The two chickens are then cleaned, dressed and cooked in the field hut. Next, small pieces are taken from the extremities of the chickens, namely, the wing tips, the claws and tails which stand for the whole chickens, and these are wrapped up with some rice in banana leaves. These food offerings are placed on the platform of the shrine. A brief prayer, similar to the one above, is recited as this is done. Thereafter, the ritual officiants and other members of the household may proceed to eat.
The last stage of the ritual is relatively simple and involves the making and setting of three apotropaic devices within the plot where the Old Mother Rice is planted and another at the beginning of the path leading from the boundary of the swidden to the field hut.
The symbolism of these devices is, at a certain level, readily apparent. With one exception, they represent weapons of one kind or another. The three instruments set in the plot of the Old Mother Rice are the “elephant spears” (bau koe’cau), the “throat squeezers” or “throat chokers” (tathi’khau’) and the “anus eater” (ta‘au’khi).
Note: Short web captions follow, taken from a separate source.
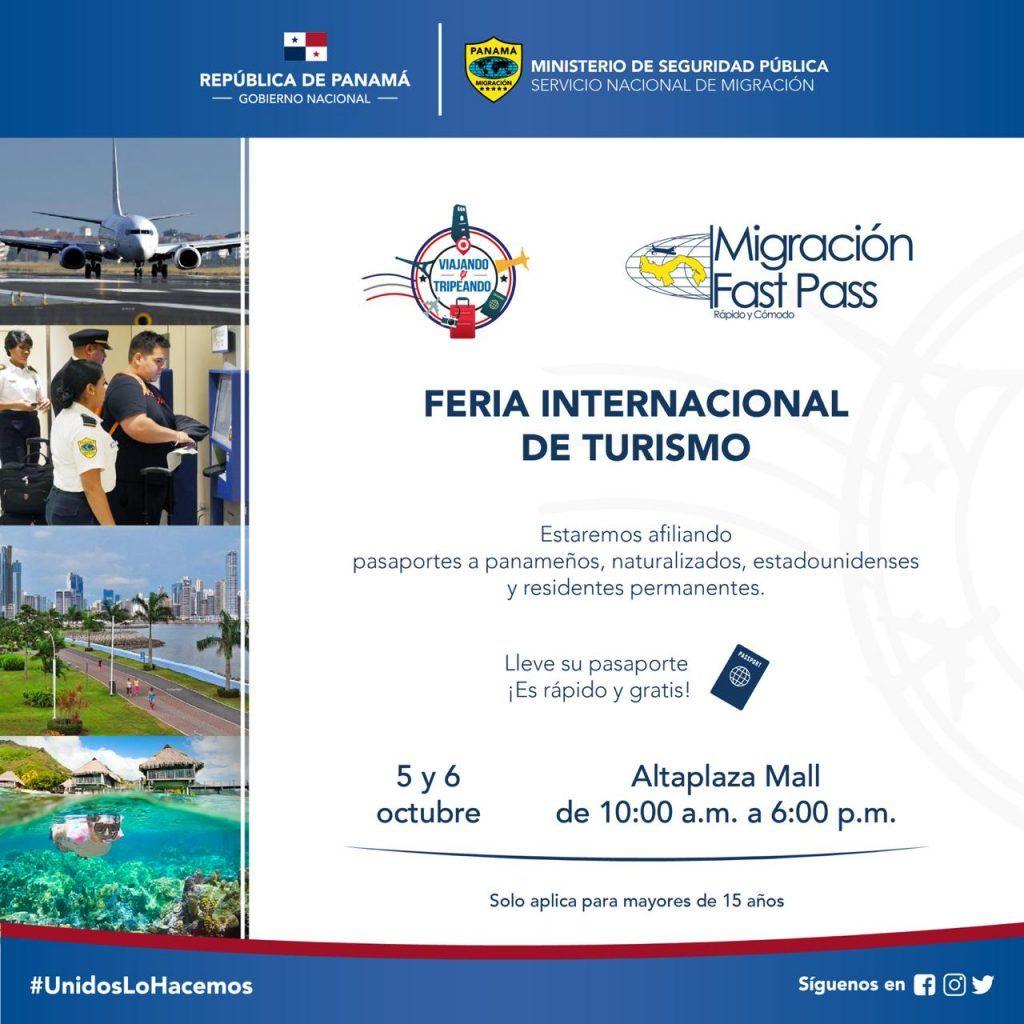 Afiliación de pasaportes en Feria de Turismo en Altaplaza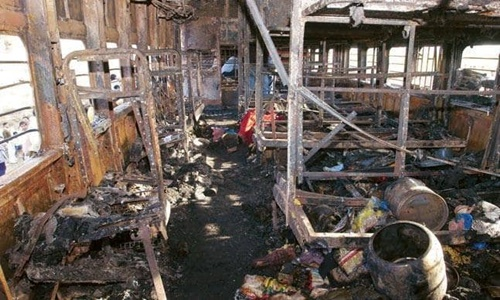 Samjhauta Train Blast Case: Aseemanand, 3 Others Acquitted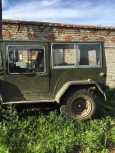 Прочие авто Самособранные, 2005 год, 500 000 руб.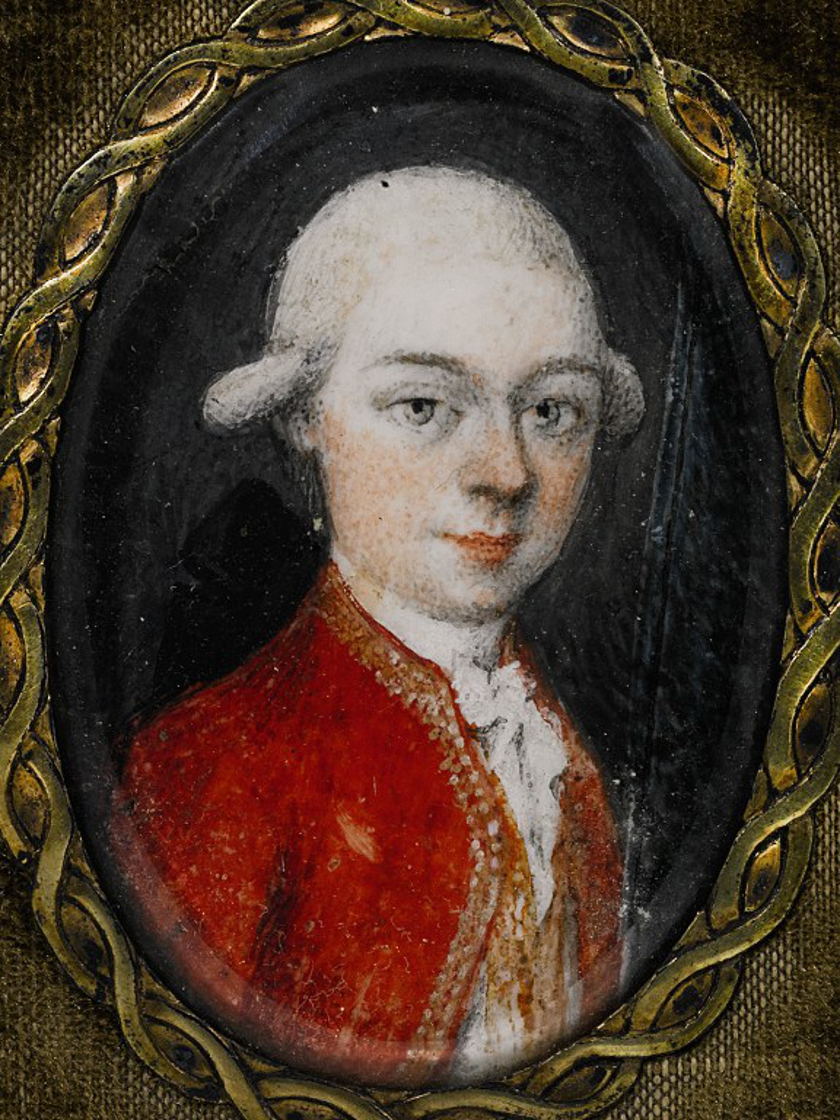 A handout picture released by Sotheby's on October 3, 2014 shows a portrait painting of Wolfgang Amadeus Mozart, at age 21, painted by an anonymous artist in 1777.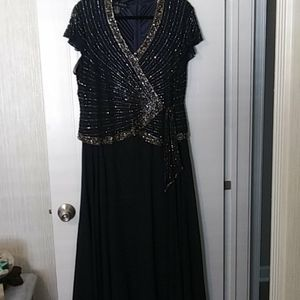 Elegant Jkara Dress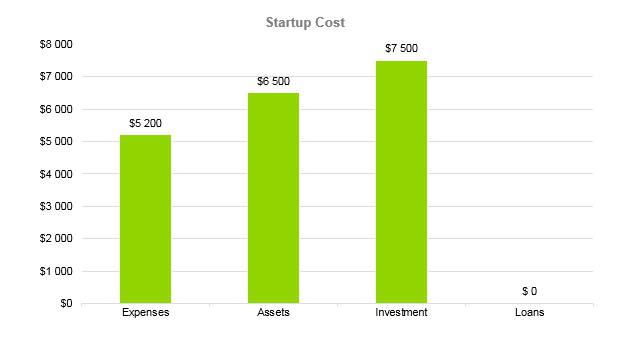 Cyber Security Business Plan - Startup Cost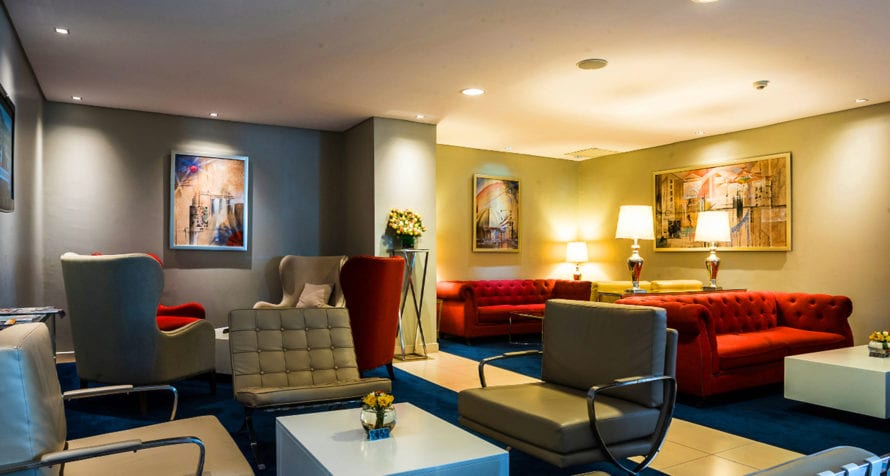 Eka Hotel Nairobi prides itself on offering comfort and convenience to safari and business travellers alike. © Eka Hotel Nairobi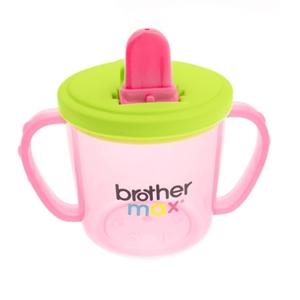 Εικόνα της Brother Max Εκπαιδευτικό Ποτηράκι Flip & Go Cup Pink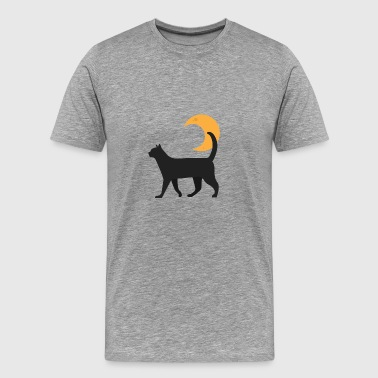 Kitty og månen - Herre premium T-shirt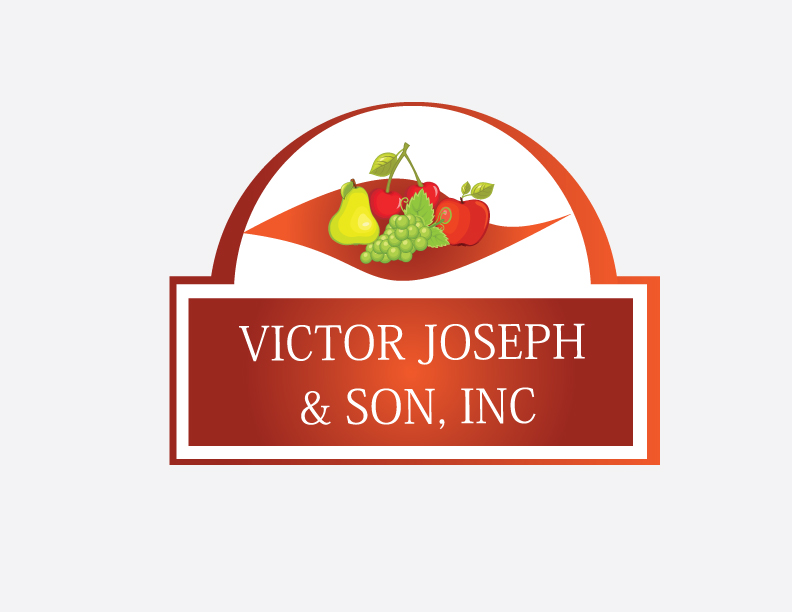 Logo Design by Private User - Entry No. 198 in the Logo Design Contest Imaginative Logo Design for Victor Joseph & Son, Inc..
The “elephant spears” are three long, sharpened bamboo sticks placed in the ground equidistant from one another and bound roughly two-thirds of their lengths from the ends implanted in the ground. The “throat squeezers” are two bamboo poles which are split in two at their upper ends. They are stuck in the ground facing each other and the split ends are brought together around a short bamboo staff which is set into the soil mid-way between the bases of the “throat squeezers”. The “anus eater” is a single bamboo pole split four ways almost to the base which is pushed into the ground. The four quarters of the upper portion are then bent over backwards and forced into the earth.
In Palokhi, there are two interpretations of the meaning of the “anus eater” which is the only device that does not resemble a weapon. The first view is that it represents a gaping mouth, much like the mouth of a trap, and if it encounters intruders (in a metaphorical sense), then the four arms of the “anus eater” spring back trapping the intruders. The other view is that the “anus eater” symbolises the fate that would befall intruders, that is, their anuses would be split four ways.
I suggest, however, that there is a deeper symbolism running through the assemblage of apotropaic devices than that which is ostensibly portrayed by the apparent shapes of these devices. While the “elephant spears” do, indeed, suggest the symbolic impalement of intruders, pests, and so on, the “throat squeezers” and “anus eater” symbolise perhaps rather more which, quite conceivably, is related to the idioms of consumption that are a consistent and recurrent feature of Palokhi rituals. Both devices have, as their foci, the extremities of the alimentary canal and their “manifest” symbolic functions are to effect a dysfunctioning of these extremities in a general sense. Accordingly, the protection offered by these apotropaic devices would therefore be no other than that which is founded upon a latent image of non-functioning or “closed” alimentary canals in predators. It is an image which would be wholly consistent with a perception of such predators as competitors in the consumption of rice. In the rite called “wrist-tying at the reaping of rice” (which I discuss later [pp. 408–13]), for example, the rice souls are called upon to return from “within the throats of rats”.